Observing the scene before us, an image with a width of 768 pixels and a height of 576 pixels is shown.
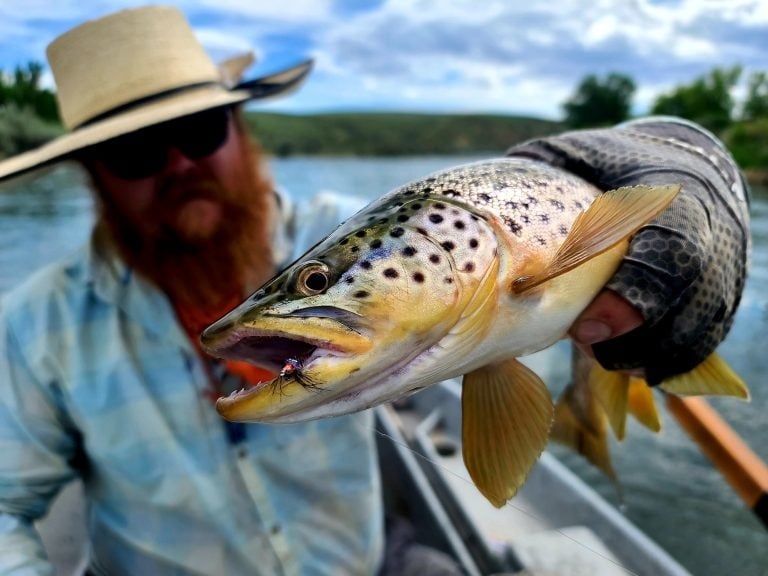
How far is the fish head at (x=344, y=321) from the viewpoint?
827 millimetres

######

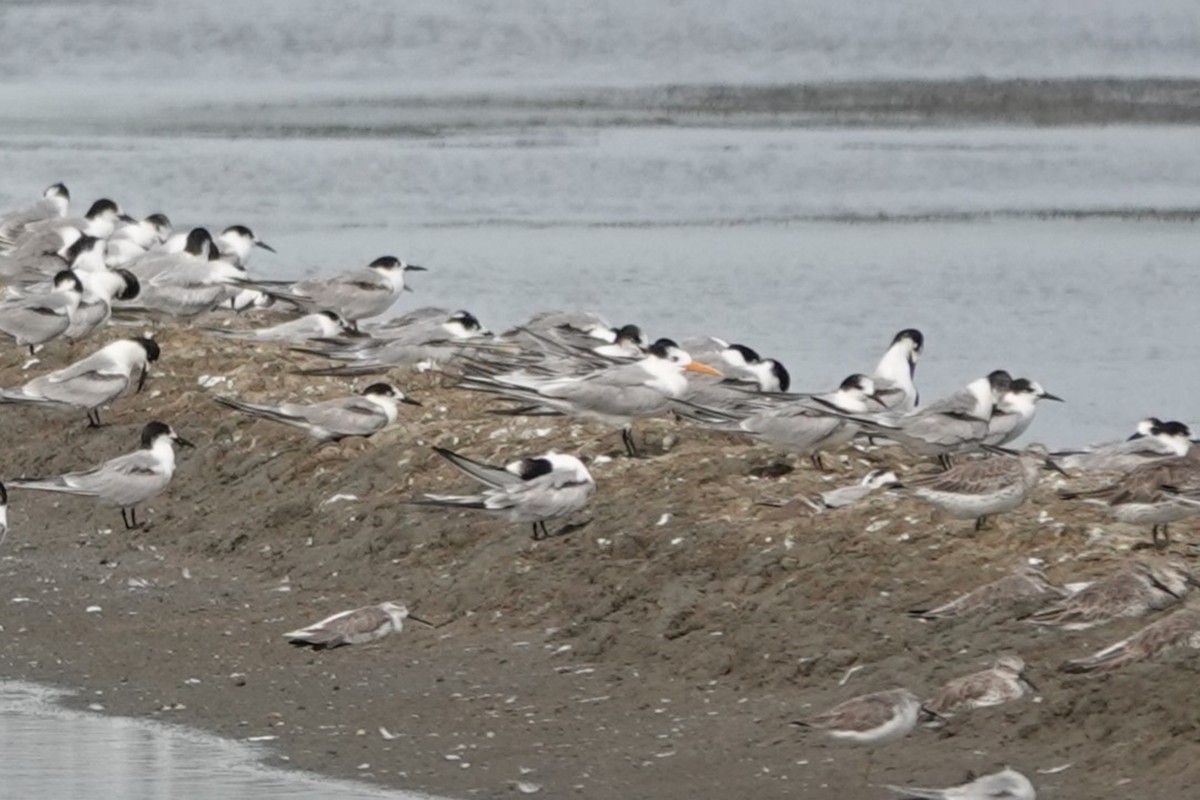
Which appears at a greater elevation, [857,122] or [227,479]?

######

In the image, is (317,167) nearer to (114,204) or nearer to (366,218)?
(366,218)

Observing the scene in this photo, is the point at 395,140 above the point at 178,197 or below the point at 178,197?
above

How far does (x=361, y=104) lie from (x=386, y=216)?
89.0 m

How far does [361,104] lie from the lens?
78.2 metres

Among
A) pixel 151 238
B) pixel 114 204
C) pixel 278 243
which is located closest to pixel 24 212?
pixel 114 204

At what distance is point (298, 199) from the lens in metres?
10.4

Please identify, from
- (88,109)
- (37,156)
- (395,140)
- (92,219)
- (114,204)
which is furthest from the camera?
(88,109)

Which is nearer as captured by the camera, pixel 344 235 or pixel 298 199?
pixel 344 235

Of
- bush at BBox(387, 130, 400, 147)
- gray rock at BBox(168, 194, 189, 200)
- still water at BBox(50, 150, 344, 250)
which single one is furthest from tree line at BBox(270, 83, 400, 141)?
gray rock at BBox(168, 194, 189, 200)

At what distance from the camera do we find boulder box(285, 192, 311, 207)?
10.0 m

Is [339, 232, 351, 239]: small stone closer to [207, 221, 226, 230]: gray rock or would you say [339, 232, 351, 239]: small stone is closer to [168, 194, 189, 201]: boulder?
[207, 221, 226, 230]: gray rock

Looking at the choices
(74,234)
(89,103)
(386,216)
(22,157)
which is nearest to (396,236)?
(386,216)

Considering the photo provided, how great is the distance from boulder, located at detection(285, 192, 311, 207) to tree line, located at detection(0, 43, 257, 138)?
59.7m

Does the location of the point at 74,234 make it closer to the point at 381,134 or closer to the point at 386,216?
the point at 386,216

######

What is required: Copy out each line from the preceding items that contains the word "above", keeping every such line whole.

Answer to this task:
Observing the scene in this photo, is the point at 395,140 above the point at 178,197 or below the point at 178,197?
above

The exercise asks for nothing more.